EXERCISE AIM:
Each line of the data below goes into the copy exactly; pictures do not.
************
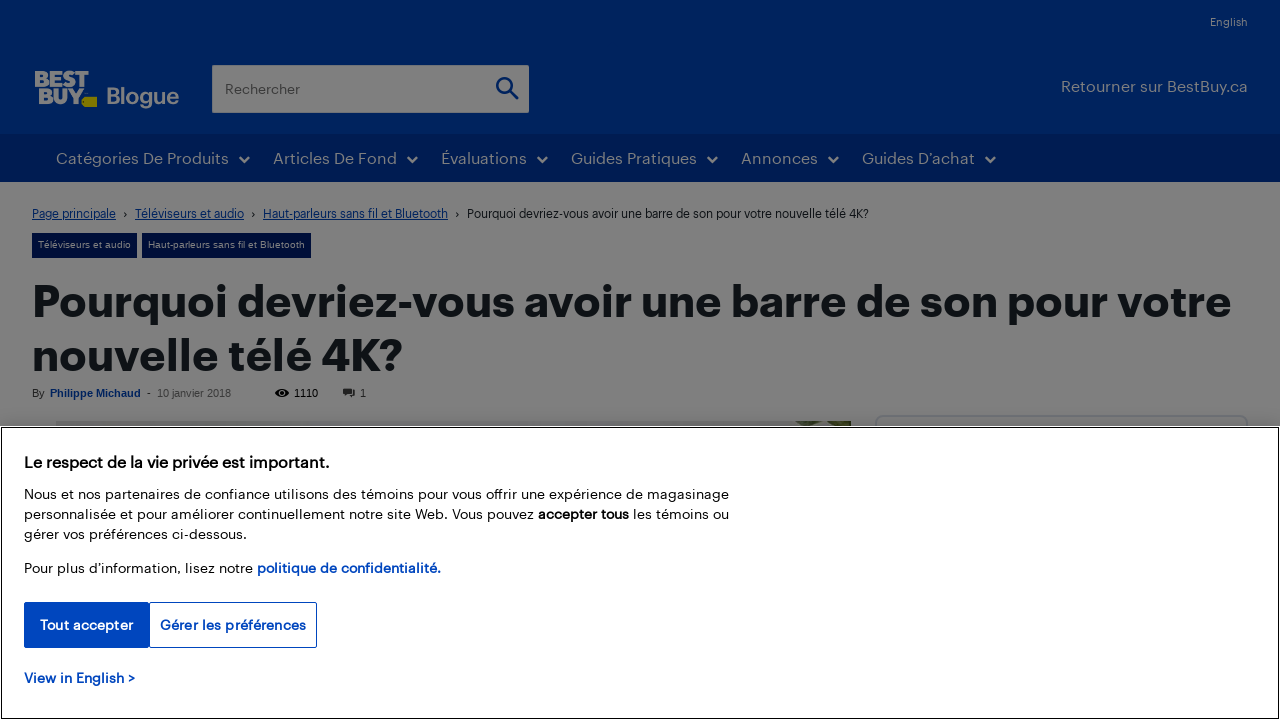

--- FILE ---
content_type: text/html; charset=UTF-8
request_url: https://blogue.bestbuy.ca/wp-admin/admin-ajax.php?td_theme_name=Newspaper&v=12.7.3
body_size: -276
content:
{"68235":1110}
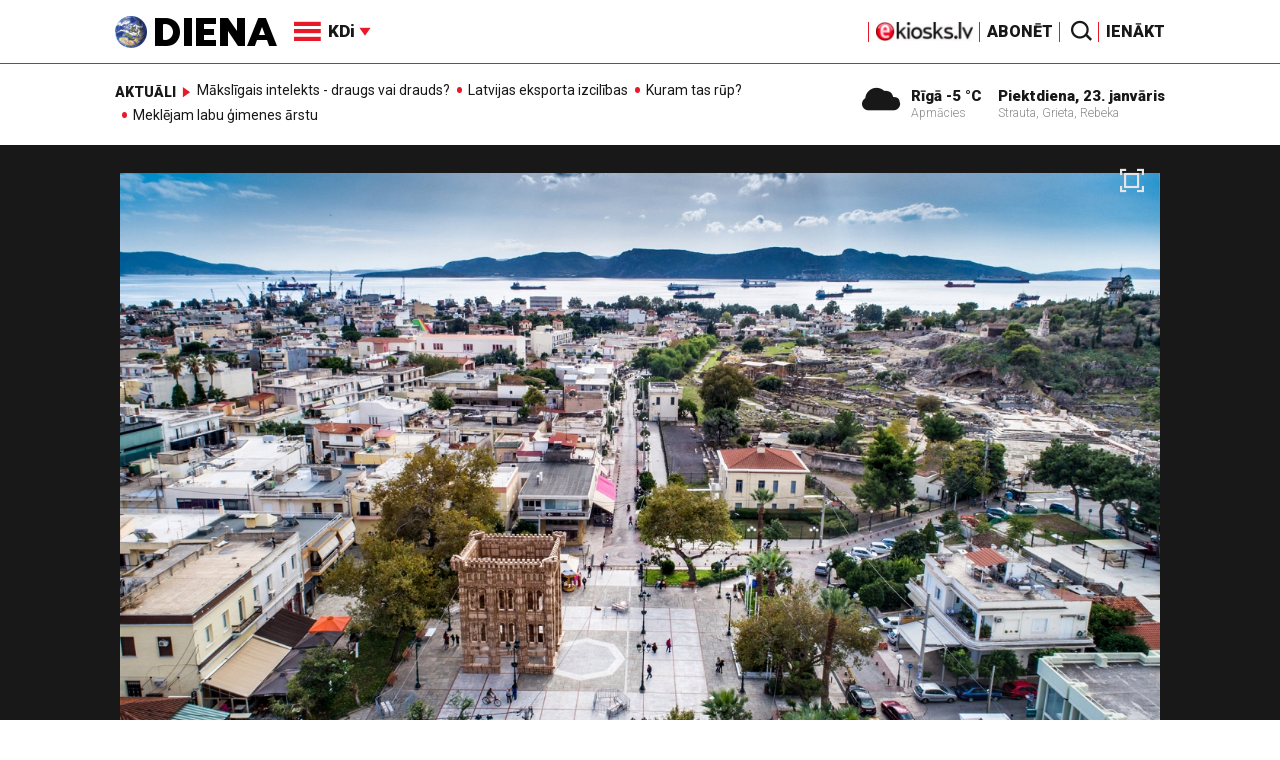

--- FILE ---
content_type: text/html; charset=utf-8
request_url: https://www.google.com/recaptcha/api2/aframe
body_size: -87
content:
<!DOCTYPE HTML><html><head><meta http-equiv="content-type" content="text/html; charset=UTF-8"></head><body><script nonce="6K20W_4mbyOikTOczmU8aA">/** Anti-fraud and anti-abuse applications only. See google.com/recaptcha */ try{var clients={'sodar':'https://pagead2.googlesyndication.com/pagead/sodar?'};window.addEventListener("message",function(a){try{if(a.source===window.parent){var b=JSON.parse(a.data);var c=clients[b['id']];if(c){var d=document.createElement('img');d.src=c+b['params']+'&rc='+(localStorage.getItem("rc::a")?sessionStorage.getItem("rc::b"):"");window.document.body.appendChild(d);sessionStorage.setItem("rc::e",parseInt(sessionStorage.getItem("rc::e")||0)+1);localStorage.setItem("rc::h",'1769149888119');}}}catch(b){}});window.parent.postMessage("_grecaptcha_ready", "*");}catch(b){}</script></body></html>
************
YOUR SOLUTION:
--- FILE ---
content_type: text/html; charset=UTF-8
request_url: https://blogue.bestbuy.ca/wp-admin/admin-ajax.php?td_theme_name=Newspaper&v=12.7.3
body_size: -276
content:
{"68235":1110}

--- FILE ---
content_type: text/html; charset=utf-8
request_url: https://www.google.com/recaptcha/api2/aframe
body_size: -87
content:
<!DOCTYPE HTML><html><head><meta http-equiv="content-type" content="text/html; charset=UTF-8"></head><body><script nonce="6K20W_4mbyOikTOczmU8aA">/** Anti-fraud and anti-abuse applications only. See google.com/recaptcha */ try{var clients={'sodar':'https://pagead2.googlesyndication.com/pagead/sodar?'};window.addEventListener("message",function(a){try{if(a.source===window.parent){var b=JSON.parse(a.data);var c=clients[b['id']];if(c){var d=document.createElement('img');d.src=c+b['params']+'&rc='+(localStorage.getItem("rc::a")?sessionStorage.getItem("rc::b"):"");window.document.body.appendChild(d);sessionStorage.setItem("rc::e",parseInt(sessionStorage.getItem("rc::e")||0)+1);localStorage.setItem("rc::h",'1769149888119');}}}catch(b){}});window.parent.postMessage("_grecaptcha_ready", "*");}catch(b){}</script></body></html>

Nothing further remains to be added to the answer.